Wearable devices are widespread for continuous health monitoring; capturing various physiological parameters for remote health monitoring and early detection of health issues. These devices are susceptible to interference such as Motion Artifacts (MA) and Baseline Wanders (BW). Mitigating potential false alarms due to those artifacts is an important challenge in wearable healthcare. To tackle this challenge, it is crucial to first identify noise in the signals recorded by wearable systems. Most of the conventional methods rely on reference data like accelerometer data to detect noise in Photoplethysmogram (PPG) signals. This study proposes a Machine Learning (ML)-based approach to distinguish between clean and corrupted segments in PPG signals without relying on other sensors' data. Binary and three-class classification on clean, MA-, and BW-corrupted signals produce promising F1-scores from 89.3% to 99.4%.

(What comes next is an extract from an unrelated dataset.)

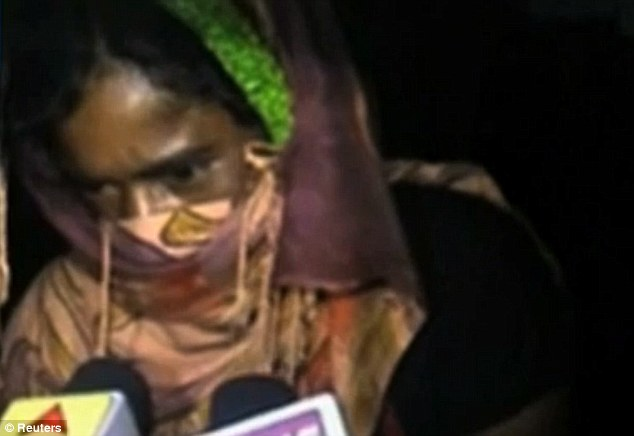 Abhorrent: The 20-year-old woman, pictured arriving at a hospital in Western Bengal, was  raped by more than a dozen men while tied to a bamboo platform in front of the entire village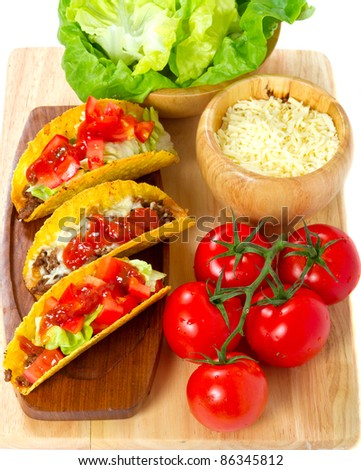 Mexican burrito in tortilla shells with fresh tomatoes, cheese and lettuce - stock photo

一种新的基于机器学习的光容积脉搏波信号噪声检测方法。
可穿戴设备广泛用于持续健康监测;捕获各种生理参数,用于远程健康监测和早期发现健康问题。这些设备容易受到运动伪影(MA)和基线漫游(BW)等干扰。在可穿戴医疗保健领域,减轻这些人为因素造成的潜在误报是一项重要挑战。为了应对这一挑战,首先要识别可穿戴系统记录的信号中的噪声。大多数传统方法依赖于参考数据,如加速度计数据来检测光容积脉搏图(PPG)信号中的噪声。本研究提出了一种基于机器学习(ML)的方法,在不依赖其他传感器数据的情况下区分PPG信号中的干净段和损坏段。对干净、MA-和bw -损坏信号的二值和三级分类产生了有希望的f1分数,从89.3%到99.4%。
本文章由计算机程序翻译,如有差异,请以英文原文为准。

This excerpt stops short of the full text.